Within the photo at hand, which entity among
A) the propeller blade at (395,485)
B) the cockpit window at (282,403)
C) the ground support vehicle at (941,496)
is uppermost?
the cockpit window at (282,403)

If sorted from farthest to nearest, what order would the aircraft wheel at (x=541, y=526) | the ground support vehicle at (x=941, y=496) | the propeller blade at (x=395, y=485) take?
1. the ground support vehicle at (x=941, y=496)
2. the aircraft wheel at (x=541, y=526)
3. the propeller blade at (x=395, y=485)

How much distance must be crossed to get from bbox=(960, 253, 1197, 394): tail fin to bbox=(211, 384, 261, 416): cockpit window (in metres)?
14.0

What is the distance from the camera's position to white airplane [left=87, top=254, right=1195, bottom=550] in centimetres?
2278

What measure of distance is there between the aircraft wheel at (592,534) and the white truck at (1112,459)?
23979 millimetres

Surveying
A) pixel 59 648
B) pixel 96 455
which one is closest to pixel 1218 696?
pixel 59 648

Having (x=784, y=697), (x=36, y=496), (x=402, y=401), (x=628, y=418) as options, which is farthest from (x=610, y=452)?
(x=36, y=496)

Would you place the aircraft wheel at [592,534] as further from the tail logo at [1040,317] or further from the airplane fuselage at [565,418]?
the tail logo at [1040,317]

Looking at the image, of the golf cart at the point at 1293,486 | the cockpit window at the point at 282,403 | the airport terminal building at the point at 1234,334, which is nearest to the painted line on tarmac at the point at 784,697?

--

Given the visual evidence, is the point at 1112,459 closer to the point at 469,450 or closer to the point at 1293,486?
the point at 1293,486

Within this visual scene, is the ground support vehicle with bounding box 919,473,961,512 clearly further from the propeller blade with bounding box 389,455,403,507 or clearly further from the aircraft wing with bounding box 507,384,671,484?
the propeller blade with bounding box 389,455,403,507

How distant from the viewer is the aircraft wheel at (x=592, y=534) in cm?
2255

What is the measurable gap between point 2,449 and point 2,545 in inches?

--

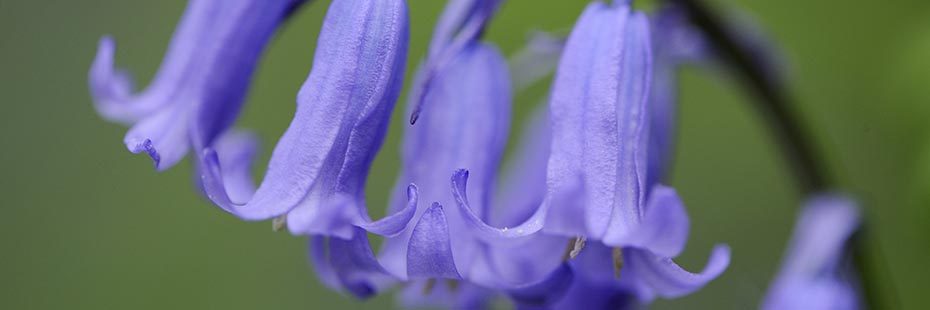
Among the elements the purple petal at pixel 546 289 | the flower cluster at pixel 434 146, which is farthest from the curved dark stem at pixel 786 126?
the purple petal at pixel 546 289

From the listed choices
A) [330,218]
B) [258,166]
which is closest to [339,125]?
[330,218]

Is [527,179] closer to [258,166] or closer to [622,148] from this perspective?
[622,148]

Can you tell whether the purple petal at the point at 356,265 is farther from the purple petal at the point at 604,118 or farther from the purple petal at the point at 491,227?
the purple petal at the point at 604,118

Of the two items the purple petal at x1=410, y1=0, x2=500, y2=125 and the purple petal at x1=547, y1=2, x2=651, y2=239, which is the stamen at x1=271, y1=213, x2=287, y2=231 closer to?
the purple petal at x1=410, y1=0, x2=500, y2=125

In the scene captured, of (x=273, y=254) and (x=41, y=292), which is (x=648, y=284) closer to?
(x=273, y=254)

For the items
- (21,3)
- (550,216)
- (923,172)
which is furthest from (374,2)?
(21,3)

--- Requirement ---
Output as a JSON list of strings, one string per line, the lines of the records from the line with "Within the photo at hand, which entity among" up to and including the line with "Looking at the", leaving out blank lines.

--- Written solution ---
[
  "Within the photo at hand, which entity among",
  "A) the propeller blade at (395,485)",
  "B) the cockpit window at (282,403)",
  "C) the ground support vehicle at (941,496)",
  "is uppermost?",
  "the cockpit window at (282,403)",
  "If sorted from farthest to nearest, what order would the aircraft wheel at (x=541, y=526) | the ground support vehicle at (x=941, y=496) | the propeller blade at (x=395, y=485) take?",
  "1. the ground support vehicle at (x=941, y=496)",
  "2. the aircraft wheel at (x=541, y=526)",
  "3. the propeller blade at (x=395, y=485)",
  "How much distance must be crossed to get from bbox=(960, 253, 1197, 394): tail fin to bbox=(211, 384, 261, 416): cockpit window (in metres)?",
  "14.0",
  "What is the distance from the camera's position to white airplane [left=87, top=254, right=1195, bottom=550] in centimetres?",
  "2278",
  "What measure of distance is there between the aircraft wheel at (592,534) and the white truck at (1112,459)?",
  "23979 millimetres",
  "Surveying",
  "A) pixel 59 648",
  "B) pixel 96 455",
  "which one is closest to pixel 1218 696?",
  "pixel 59 648",
  "Having (x=784, y=697), (x=36, y=496), (x=402, y=401), (x=628, y=418) as options, which is farthest from (x=610, y=452)?",
  "(x=36, y=496)",
  "Would you place the aircraft wheel at [592,534] as further from the tail logo at [1040,317] or further from the airplane fuselage at [565,418]?",
  "the tail logo at [1040,317]",
  "Looking at the image, of the golf cart at the point at 1293,486 | the cockpit window at the point at 282,403 | the airport terminal building at the point at 1234,334, which is nearest to the painted line on tarmac at the point at 784,697?"
]